AUFGABENZIEL:
Dupliziere das folgende Material Zeile für Zeile ohne jede Änderung, aber lass die Bilder in deiner Antwort weg.

Auszug aus dem Datensatz:

○ ○ ○ ○ ○ ○ ○

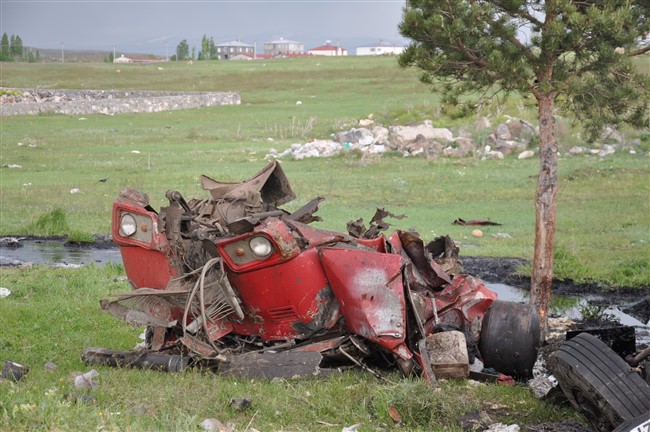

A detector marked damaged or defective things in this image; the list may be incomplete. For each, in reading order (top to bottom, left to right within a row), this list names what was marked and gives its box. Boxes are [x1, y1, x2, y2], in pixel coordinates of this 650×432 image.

rusted metal fragment [80, 348, 187, 372]
rusted metal fragment [219, 352, 322, 378]
crushed red vehicle body [90, 160, 536, 384]
wrecked red truck cab [91, 161, 536, 382]
crumpled red metal panel [318, 246, 408, 358]
detached wheel [478, 300, 540, 378]
detached wheel [548, 332, 648, 430]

○ ○ ○ ○ ○ ○ ○

ANTWORT:
A detector marked damaged or defective things in this image; the list may be incomplete. For each, in reading order (top to bottom, left to right within a row), this list names what was marked and gives its box. Boxes are [x1, y1, x2, y2], in pixel coordinates of this 650×432 image.

rusted metal fragment [80, 348, 187, 372]
rusted metal fragment [219, 352, 322, 378]
crushed red vehicle body [90, 160, 536, 384]
wrecked red truck cab [91, 161, 536, 382]
crumpled red metal panel [318, 246, 408, 358]
detached wheel [478, 300, 540, 378]
detached wheel [548, 332, 648, 430]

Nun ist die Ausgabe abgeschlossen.